Thanks for this helpful introduction! Caveat: I just read through the tutorial to see if I could understand it, and didn’t try to execute the code. But I was thrown for a loop when you changed the “people” variable in your second gist to “links” in your third gist. Only while expecting that change did I realize that in gist #2 you are operating on the html file, while in gist #3 you are operating on the text file created by gist #2.
I think this confused me because I was expecting gist #3 (also presented as the “finish line” snapshot at the beginning) to contain all of the code necessary to pull off the objective. Why not somehow incorporate the operations on the html file directly into the final code, so that gist #3 gets you all the way from start to finish?
Apologies if there is a technical reason why this isn’t possible. I’m very new to Python and also, as I said, read this quickly.
Hi Caleb,
Thank you for the suggestions! I agree that being more consistent would be clearer – I will adjust that in the next draft.
The content of gist #3 is indeed supposed to contain all the code – it appear that I made a tragic typo in naming the initial file in that last gist. It should be .html throughout. Thank you for catching that! (I’ve adjusted the gist already since that’s a rather consequential typo.)
Thank you again!
Nice tutorial! Thanks for making it. I get the following error when I run this code:
from BeautifulSoup import BeautifulSoup
soup = BeautifulSoup (open(“C://congress.html”))
links = soup.find_all(‘a’)
for link in links:
print link
ERROR:
links = soup.find_all(‘a’)
TypeError: ‘NoneType’ object is not callable
Is it because I have the older version of BeautifulSoup?
Hi Josh,
It may indeed be that an older version had a slightly different syntax. I looked at the version 3 documentation – try this:
links = soup.findAll(‘a’)
Also, I’m guessing this is just a copy paste thing, but make sure you have “print link” indented.

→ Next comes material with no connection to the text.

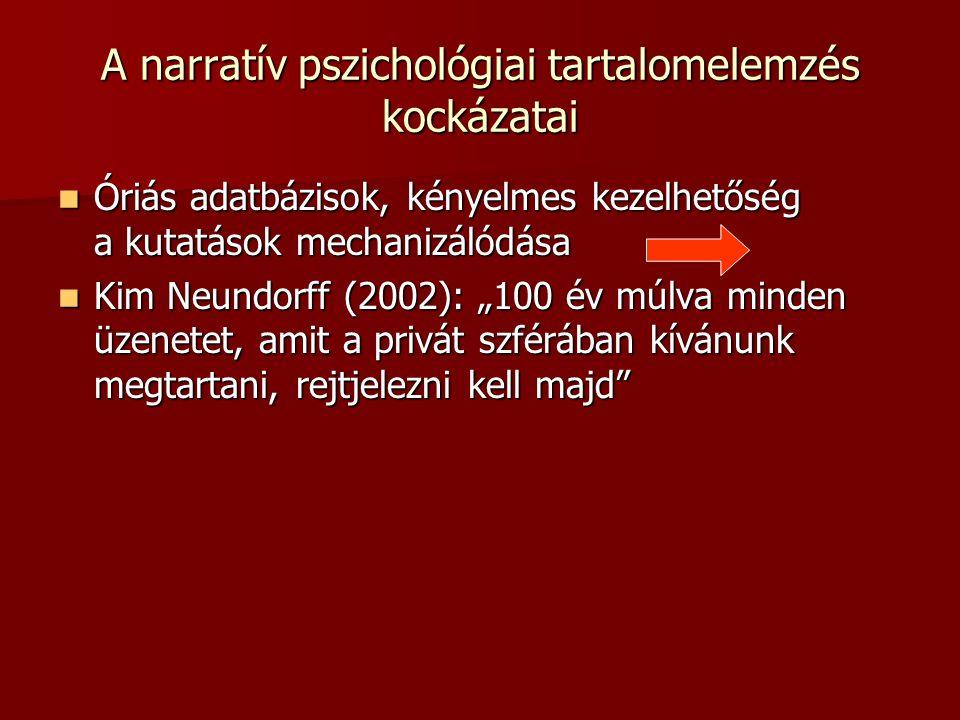 """A narratív pszichológiai tartalomelemzés kockázatai Óriás adatbázisok, kényelmes kezelhetőség a kutatások mechanizálódása Óriás adatbázisok, kényelmes kezelhetőség a kutatások mechanizálódása Kim Neundorff (2002): """"100 év múlva minden üzenetet, amit a privát szférában kívánunk megtartani, rejtjelezni kell majd Kim Neundorff (2002): """"100 év múlva minden üzenetet, amit a privát szférában kívánunk megtartani, rejtjelezni kell majd"""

Good luck! Let me know if that doesn’t work – I am learning all of this as well!
Jeri
Jeri,
Thanks a lot! I’m learning this stuff slowly but surely
Will look at the documentation next time. If you know of any other tutorials I’d love to do them!
hey you might wanna fix the “Powered by WordPress Plugins – Get the full version!”
Some of the code is not visible. Thanks
Jeri,
this is a very useful and well-documented tutorial – thanks a bunch. You might consider linking to its second part (I suspected it was there but had to google it).